I am trying to prove the some facts about the type system of a simple Lambda calculus. However, I struggle to prove the transitivity of the subtype relation.

I have seen in papers that certain people simply "axiomatize" properties like transitivity and reflexivity by defining specific rules for these properties.

However, I find this inelegant as this makes proofs in other places more "cluttered" due to the additional constructors.

I have a few proofs that work fine.

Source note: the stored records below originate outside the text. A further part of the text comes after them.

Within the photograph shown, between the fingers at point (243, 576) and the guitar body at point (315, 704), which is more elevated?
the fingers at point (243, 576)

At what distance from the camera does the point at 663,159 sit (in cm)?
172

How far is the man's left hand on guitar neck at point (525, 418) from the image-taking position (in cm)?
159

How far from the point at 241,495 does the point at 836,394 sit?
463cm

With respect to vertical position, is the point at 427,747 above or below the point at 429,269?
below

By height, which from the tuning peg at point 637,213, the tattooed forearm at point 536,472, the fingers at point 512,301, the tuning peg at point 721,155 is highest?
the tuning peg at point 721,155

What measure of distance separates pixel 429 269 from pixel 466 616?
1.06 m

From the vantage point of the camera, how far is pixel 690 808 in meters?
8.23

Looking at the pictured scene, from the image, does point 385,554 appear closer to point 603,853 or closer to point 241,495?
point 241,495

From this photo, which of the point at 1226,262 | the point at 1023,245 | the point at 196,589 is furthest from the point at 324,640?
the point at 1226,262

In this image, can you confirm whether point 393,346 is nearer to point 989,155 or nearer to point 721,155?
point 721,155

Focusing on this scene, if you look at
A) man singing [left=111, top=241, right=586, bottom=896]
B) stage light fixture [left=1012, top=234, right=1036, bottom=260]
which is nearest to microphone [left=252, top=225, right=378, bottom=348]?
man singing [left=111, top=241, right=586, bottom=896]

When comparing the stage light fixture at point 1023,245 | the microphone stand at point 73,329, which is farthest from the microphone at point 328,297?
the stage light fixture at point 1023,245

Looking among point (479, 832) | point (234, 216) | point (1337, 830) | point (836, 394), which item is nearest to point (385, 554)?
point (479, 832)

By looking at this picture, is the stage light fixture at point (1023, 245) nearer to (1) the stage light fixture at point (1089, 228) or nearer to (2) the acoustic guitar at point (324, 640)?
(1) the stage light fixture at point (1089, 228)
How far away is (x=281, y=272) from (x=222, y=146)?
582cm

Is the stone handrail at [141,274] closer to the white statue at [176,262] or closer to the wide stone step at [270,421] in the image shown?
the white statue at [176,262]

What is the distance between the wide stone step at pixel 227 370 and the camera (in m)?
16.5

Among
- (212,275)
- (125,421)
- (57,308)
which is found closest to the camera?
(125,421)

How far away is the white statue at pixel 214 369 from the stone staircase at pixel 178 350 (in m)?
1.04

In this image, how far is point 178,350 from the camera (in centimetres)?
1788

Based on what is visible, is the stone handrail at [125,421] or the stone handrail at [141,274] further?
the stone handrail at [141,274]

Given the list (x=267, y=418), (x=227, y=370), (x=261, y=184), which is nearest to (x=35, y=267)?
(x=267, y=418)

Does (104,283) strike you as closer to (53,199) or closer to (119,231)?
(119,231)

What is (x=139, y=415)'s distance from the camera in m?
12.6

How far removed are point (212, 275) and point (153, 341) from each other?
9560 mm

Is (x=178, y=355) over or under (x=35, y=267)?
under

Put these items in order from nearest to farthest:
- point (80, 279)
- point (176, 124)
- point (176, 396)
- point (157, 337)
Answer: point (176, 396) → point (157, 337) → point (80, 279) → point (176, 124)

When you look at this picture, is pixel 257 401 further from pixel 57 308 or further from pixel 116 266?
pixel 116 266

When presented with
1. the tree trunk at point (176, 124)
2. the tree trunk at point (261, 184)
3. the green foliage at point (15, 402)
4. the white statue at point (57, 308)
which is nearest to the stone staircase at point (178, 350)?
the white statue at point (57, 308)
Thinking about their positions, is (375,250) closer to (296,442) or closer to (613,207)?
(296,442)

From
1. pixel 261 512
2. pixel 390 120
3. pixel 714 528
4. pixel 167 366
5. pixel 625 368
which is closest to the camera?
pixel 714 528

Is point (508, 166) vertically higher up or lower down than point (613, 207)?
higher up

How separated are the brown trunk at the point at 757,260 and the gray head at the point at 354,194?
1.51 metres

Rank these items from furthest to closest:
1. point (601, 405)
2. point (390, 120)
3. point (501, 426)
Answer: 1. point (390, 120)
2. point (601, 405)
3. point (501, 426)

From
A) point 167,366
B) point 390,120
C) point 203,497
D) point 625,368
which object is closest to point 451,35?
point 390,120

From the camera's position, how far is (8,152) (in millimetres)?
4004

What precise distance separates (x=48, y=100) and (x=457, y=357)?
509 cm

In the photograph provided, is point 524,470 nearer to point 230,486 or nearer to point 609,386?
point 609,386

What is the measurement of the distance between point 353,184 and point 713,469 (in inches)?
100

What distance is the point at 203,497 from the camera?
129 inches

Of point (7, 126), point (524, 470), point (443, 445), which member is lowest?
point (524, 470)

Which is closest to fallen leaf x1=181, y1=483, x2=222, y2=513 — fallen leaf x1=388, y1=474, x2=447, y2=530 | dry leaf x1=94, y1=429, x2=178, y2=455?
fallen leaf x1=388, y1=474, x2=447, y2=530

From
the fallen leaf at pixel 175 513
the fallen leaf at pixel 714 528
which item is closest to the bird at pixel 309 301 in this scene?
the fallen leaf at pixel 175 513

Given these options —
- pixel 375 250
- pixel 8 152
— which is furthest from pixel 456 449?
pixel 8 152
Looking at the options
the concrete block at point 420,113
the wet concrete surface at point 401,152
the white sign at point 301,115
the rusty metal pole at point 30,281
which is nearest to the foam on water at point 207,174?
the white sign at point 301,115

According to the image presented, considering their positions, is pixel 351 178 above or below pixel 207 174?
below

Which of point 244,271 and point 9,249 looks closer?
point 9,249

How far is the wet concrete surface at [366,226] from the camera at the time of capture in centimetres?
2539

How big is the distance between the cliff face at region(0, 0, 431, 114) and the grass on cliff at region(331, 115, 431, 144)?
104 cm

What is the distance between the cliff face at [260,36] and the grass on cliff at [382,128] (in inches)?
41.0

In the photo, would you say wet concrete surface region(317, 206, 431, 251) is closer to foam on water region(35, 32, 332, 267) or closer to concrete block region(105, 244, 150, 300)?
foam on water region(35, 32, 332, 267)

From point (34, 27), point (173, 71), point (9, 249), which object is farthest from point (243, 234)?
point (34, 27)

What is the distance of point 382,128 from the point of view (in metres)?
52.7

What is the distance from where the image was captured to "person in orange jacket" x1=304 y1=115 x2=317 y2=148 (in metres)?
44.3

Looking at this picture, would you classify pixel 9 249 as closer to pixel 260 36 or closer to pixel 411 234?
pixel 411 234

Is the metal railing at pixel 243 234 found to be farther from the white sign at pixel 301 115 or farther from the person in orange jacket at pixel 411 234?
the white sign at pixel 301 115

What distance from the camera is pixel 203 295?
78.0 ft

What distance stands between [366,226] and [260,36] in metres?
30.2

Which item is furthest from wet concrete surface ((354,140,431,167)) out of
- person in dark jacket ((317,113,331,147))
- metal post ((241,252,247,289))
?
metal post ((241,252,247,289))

For transitivity however, I am stuck.

I have tried all kinds of (dependent) induction approaches, but I am generally stuck either because Coq requires me to prove that the unit type is a subtype of a function type or because the induction hypothesis doesn't take into account that subtyping of function input types is in the "opposite direction".

I suppose that there is some "Coq trick" that I am unfamiliar with (maybe I have to define a custom induction scheme ?).

Or maybe it is actually impossible to prove transitivity like that.

If somebody could show me what I am missing, I'd be grateful.

Yours sincerely,

Frédéric Fort

Here are my definitions:

Inductive expr :=
| Unt
| Var (n : nat)
| Lam (v : nat) (e : expr)
| App (f : expr) (arg : expr)
.

Inductive type :=
| TUnit
| TFun (tin tout : type)
.

Inductive typeSub : type -> type -> Prop :=
| SubTUnit : typeSub TUnit TUnit
| SubTFun : forall ti1 to1 ti2 to2, typeSub ti2 ti1 -> typeSub to1 to2 -> typeSub (TFun ti1 to1) (TFun ti2 to2)
.

Lemma refl:
forall t, typeSub t t.
Proof.
intros.
induction t; constructor; auto.
Qed.

Lemma sub_is_eq:
forall t1 t2, typeSub t1 t2 -> t1 = t2.
Proof.
intros.
induction H.
- reflexivity.
- rewrite IHtypeSub1. rewrite IHtypeSub2. reflexivity.
Qed.

Lemma trans:
forall t1 t2 t3,
typeSub t1 t2 -> typeSub t2 t3 -> typeSub t1 t3.
Proof.
intros t1 t2 t3 HSubL HSubR.
Admitted.